Casting the part of said bright young girl must have been quite difficult considering that it required two strong young actresses recognizable as the same person nearly a full decade apart and it must have been tempting to go the Boyhood route instead, pausing filming for seven years while the lead actress grew up. Fortunately, the casting department found the perfect actress for the part of Cea. The performances by young Amanda Fix and the even younger River Price-Maenpaa are so perfectly in sync, it’s hard to believe they are not indeed the same person years apart (full disclosure: River’s parents Matt and Elinor, both of whom have small parts in the film, are longtime family friends and my sister was River’s favorite babysitter). Equally strong is Sarah Gadon as Cea’s mother, who struggles with accepting the adult responsibilities she never learned about, and must now deal with the fact that her daughter has matured more quickly than she has herself. The film’s story structure, with the scenes of Cea’s adolescence presented linearly while the scenes of her young childhood are shown in a series of out-of-sequence flashbacks, may seem confusing at first but it soon becomes clear that this editing technique is necessary not just to understand Cea’s growth as into young adulthood but her own mother’s emotional regression as well.

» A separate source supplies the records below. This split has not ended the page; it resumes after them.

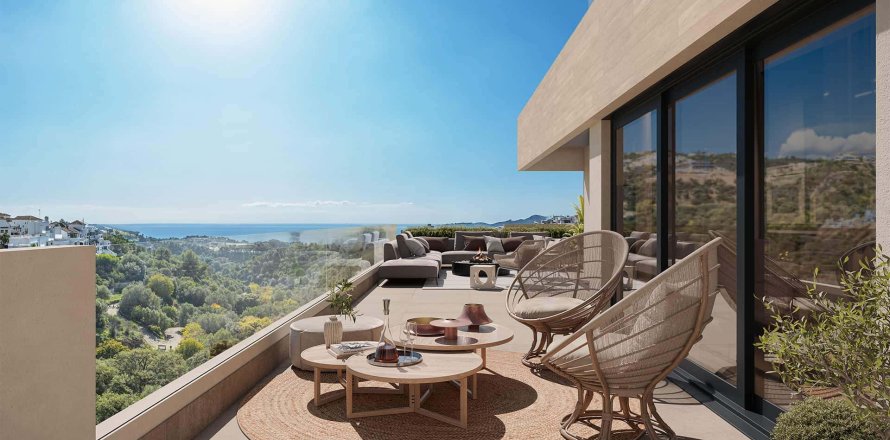 Bungalow i Marbella, Malaga, Spanien 3 sovrum, 124 kvm. Nr. 134485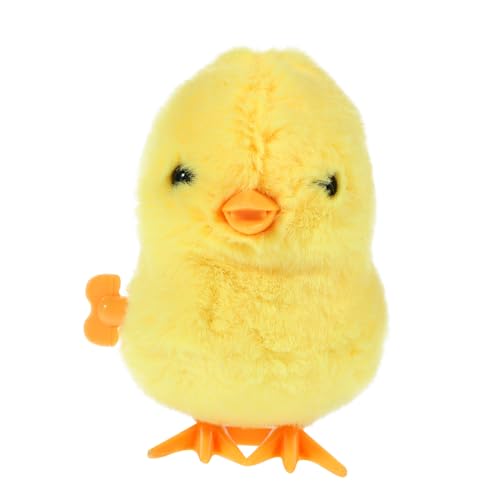 Luxshiny Aufziehspielzeug Hühnchen Lustiges Kompaktes für Hand Koordination Sicheres und Langlebiges Design für Kleinkinder von Luxshiny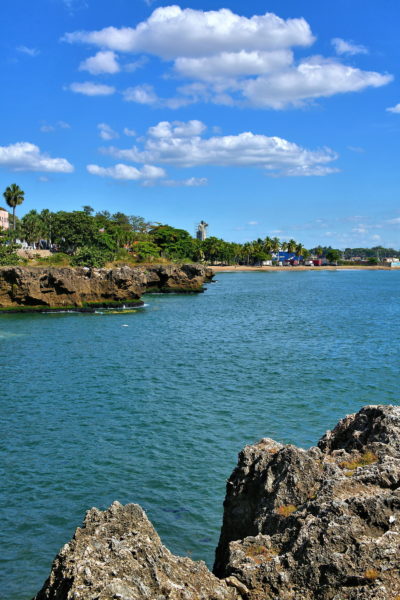 Mouth of Rio Ozama in Santo Domingo, Dominican Republic - Encircle Photos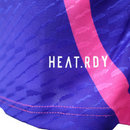 Camisa Seleção da Alemanha Edição Especial 23/24 - Jogador Adidas Masculina - Rosa com detalhes em azul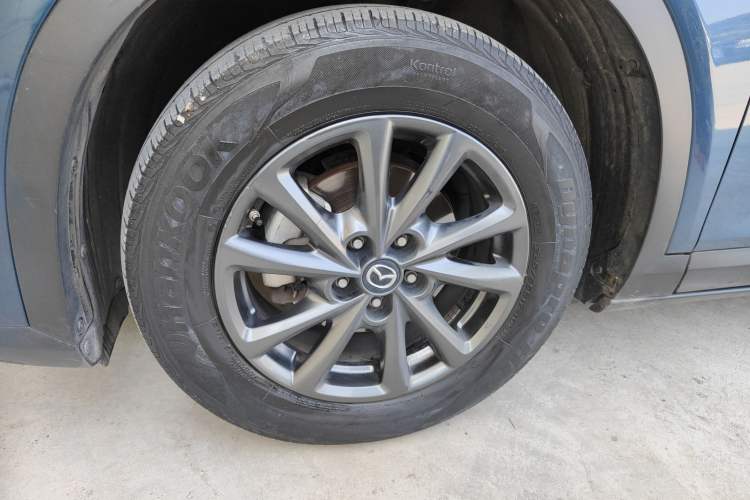 Used Mazda CX-4 2021 2.0L Automatic Two-Wheel Drive Blue Sky Dynamic Edition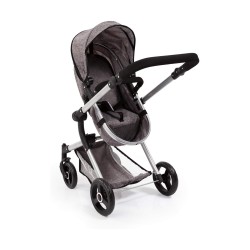 Poussette pour poupées Reig Combi Neo Pro Gris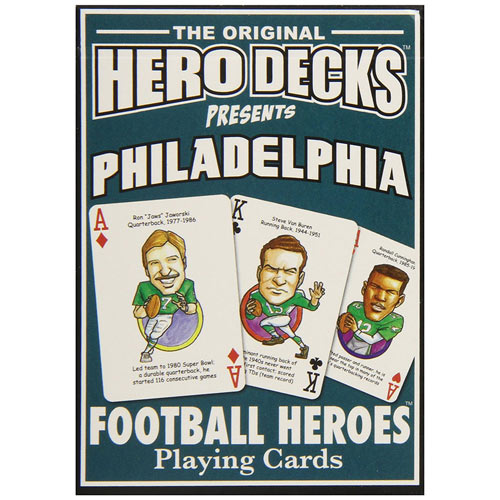 Eagles- Football Heroes Playing Cards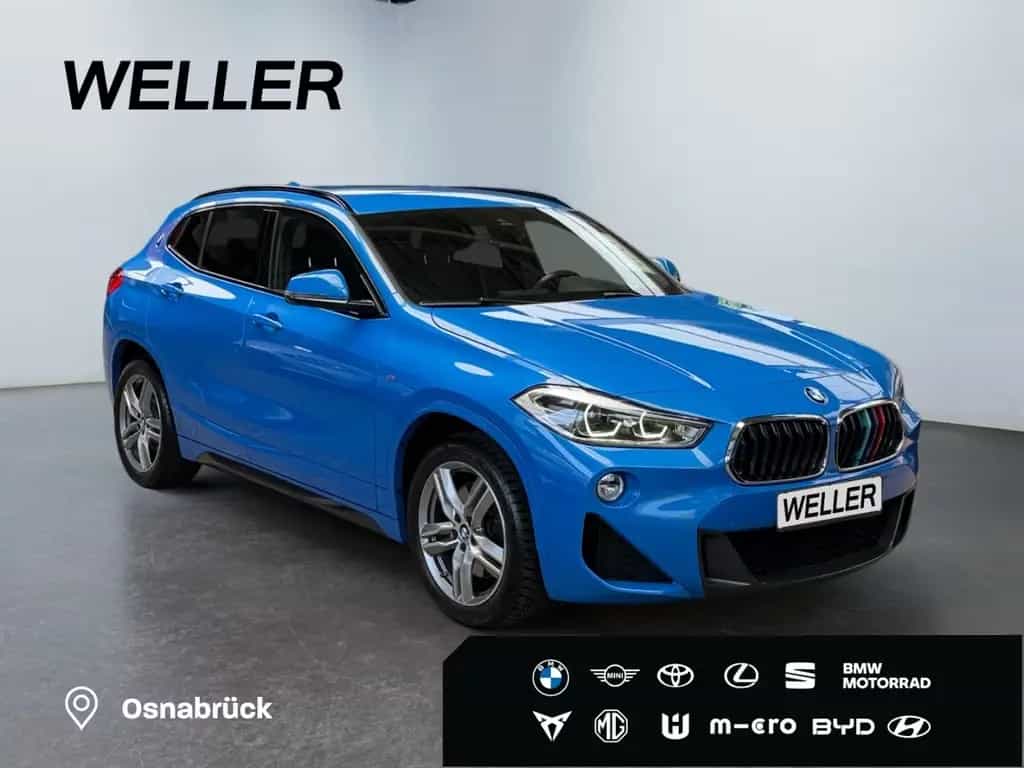 BMW X2 sDrive20i M Sport *LED*HUD*DDC*ACC*CAM*H/K* 08/2018-photo-3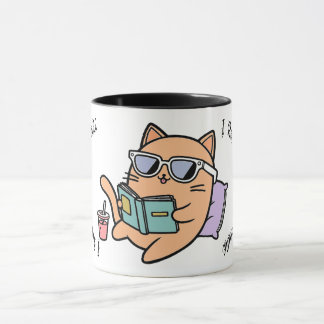 Caneca Eu Leio, Portanto Eu Brilho!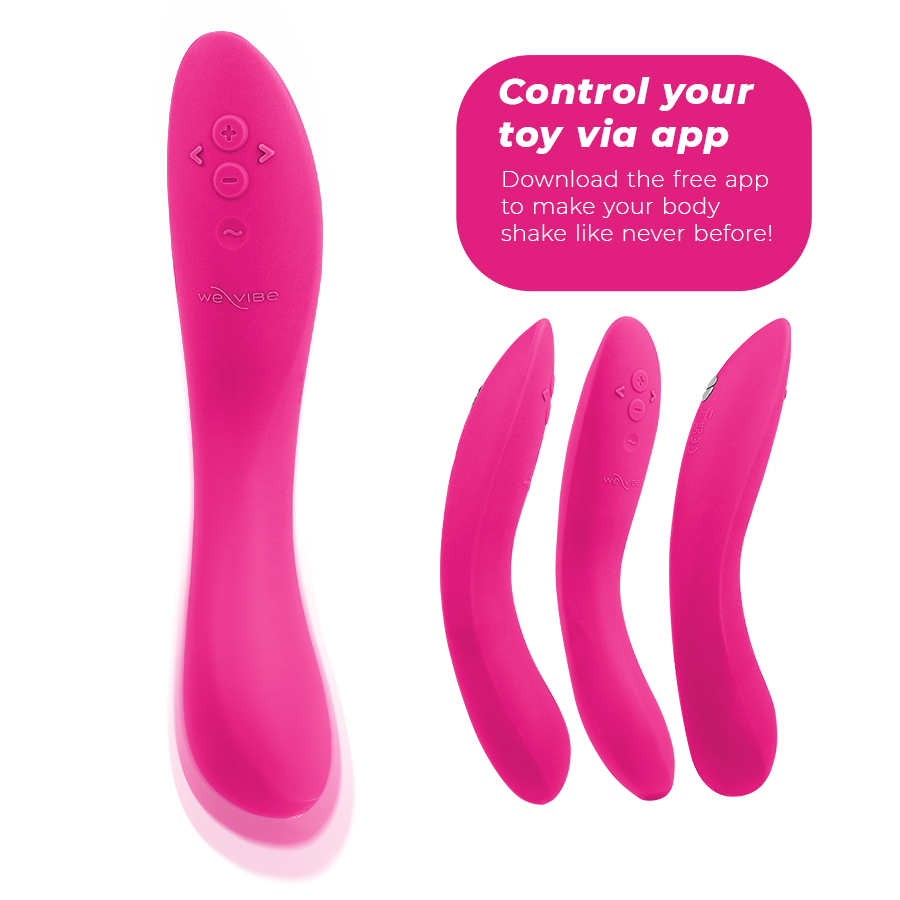 We-Vibe - Rave 2 g-Spot-Vibrator Rosa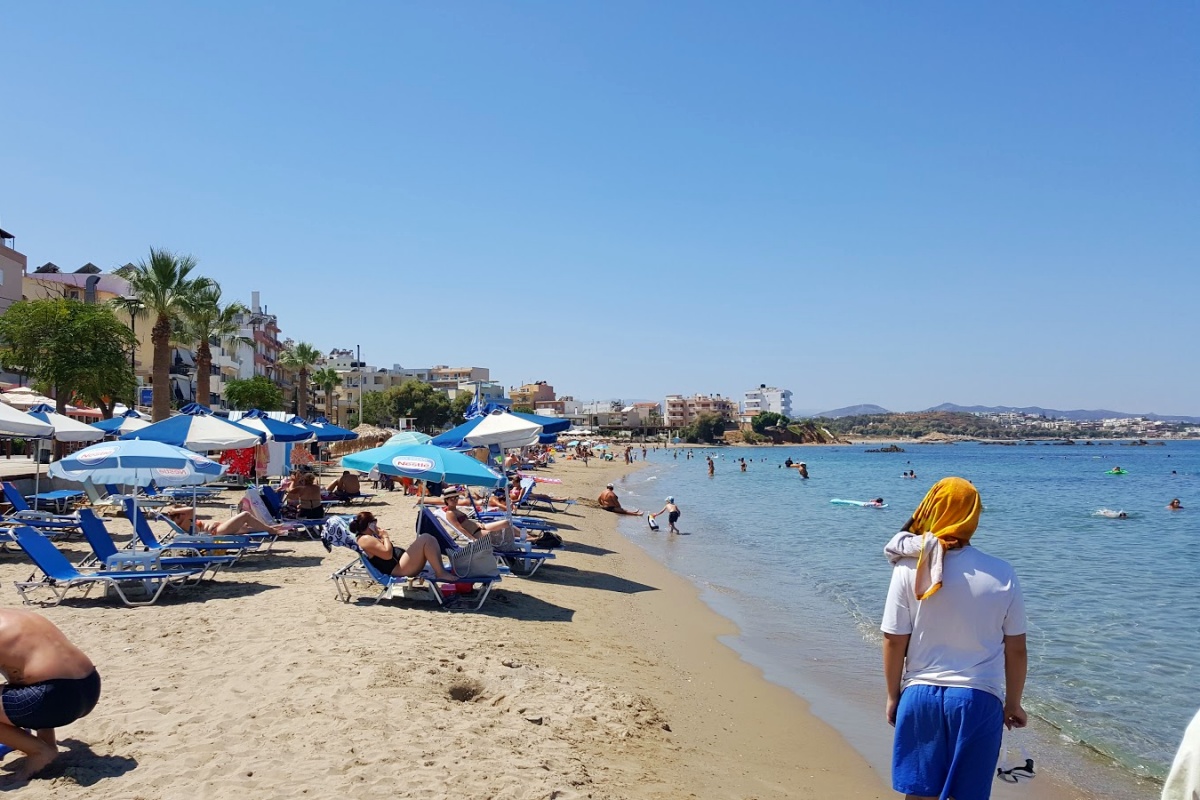 Nea Chora Beach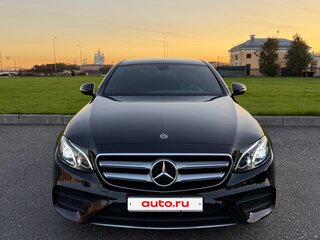 2018 Mercedes-Benz E-Класс 220 d V (W213, S213, C238), чёрный, 3389000 рублей, вид 5
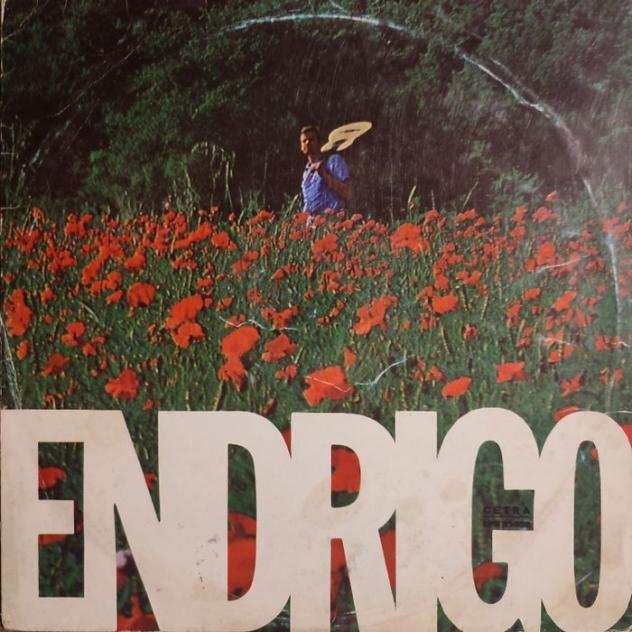 Sergio Endrigo - Endrigo - 1St Pressing  Ci vuole un fiore - 1St Pressing - Album LP - Prima stampa - 19661974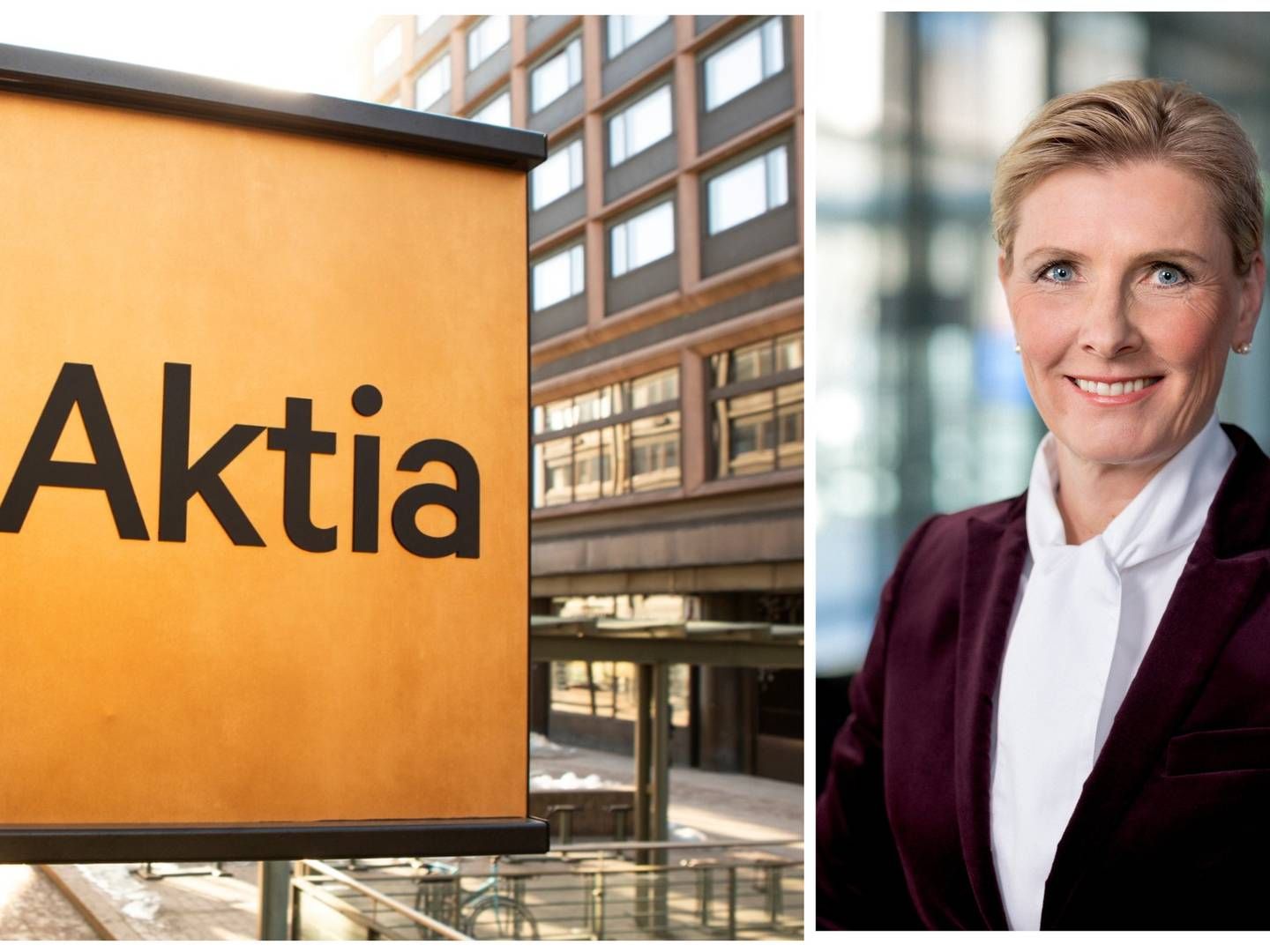 Outi Henriksson, CFO of Aktia Group. | Foto: PR Aktia.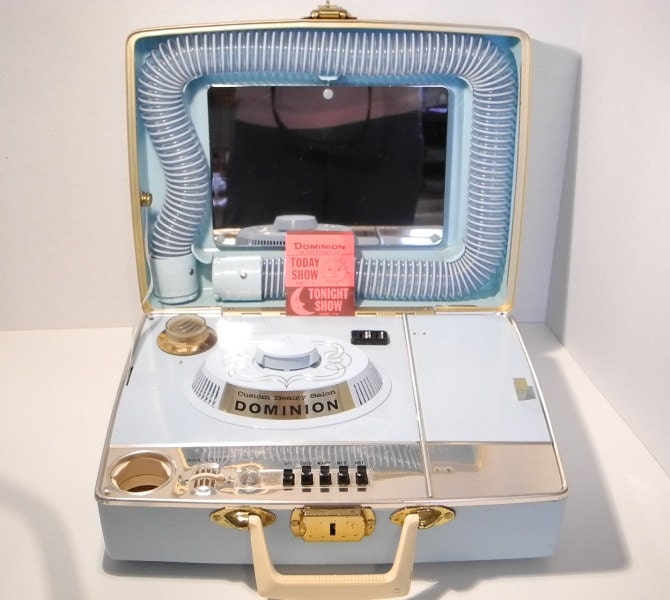 Vintage Travel Hair and Nail Dryer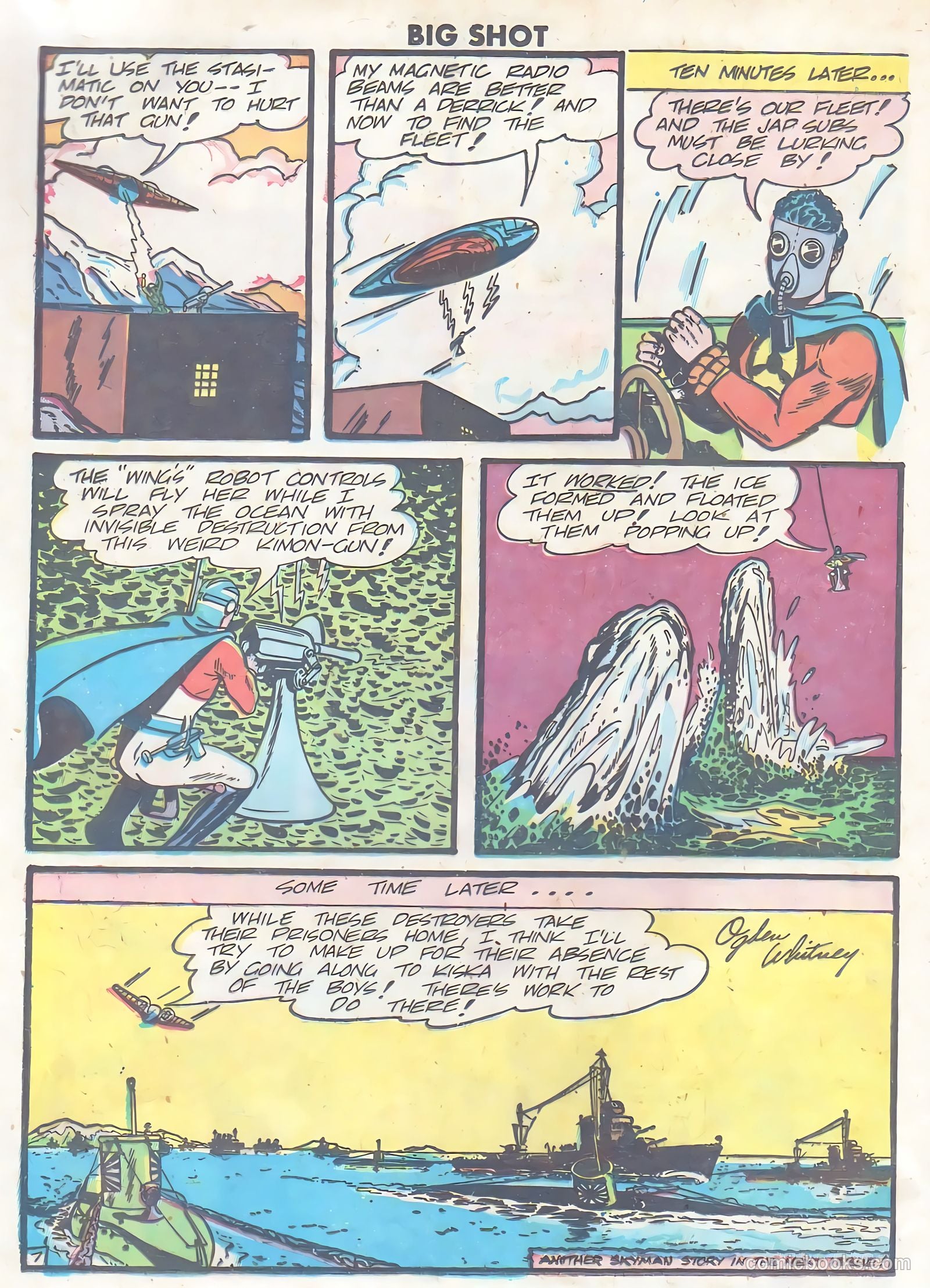 Big Shot #36 — page 20 of 60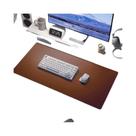 Grande Tapete De Couro Para Mesa, Protetor De Mouse E Teclado Para Mesa De Escritório Grande Tapete De Couro Para Mesa, Protetor De Mouse E Teclado Para Mesa De Escritório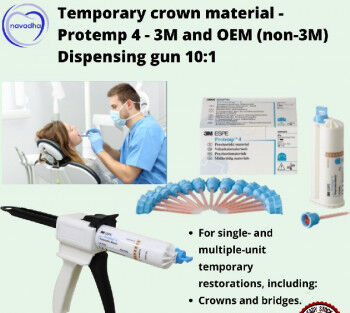 Temporary crown material - Protemp 4 - 3M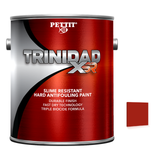 Pettit Trinidad XSR packaging with official Red color swatch
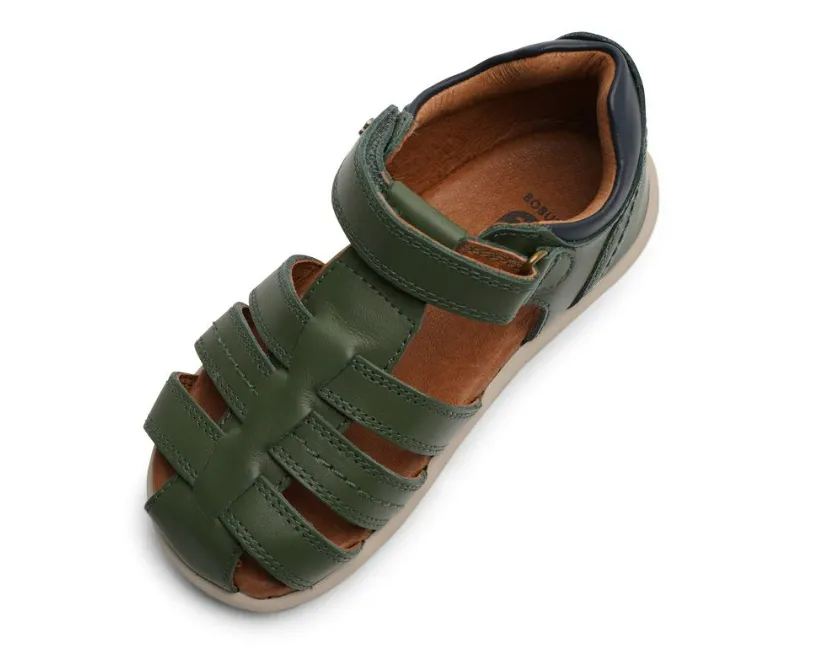 I-Walk Roam Closed Sandal (Forest/Navy)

The story ends on a note of cautious optimism, as the film’s Cea may have finally emancipated herself and will eventually attain self-actualization, but we’re also aware that she may just be substituting one potential trap for another. In any case, one is left hoping to see what happens next not just to her, but to her mother as well. For now, one will have to settle for reading the real-life Cea Sunrise Person’s memoirs to find out, but a cinematic follow-up would be most welcome. Movies like North of Normal rarely get sequels, but it’s certainly earned itself the right to one.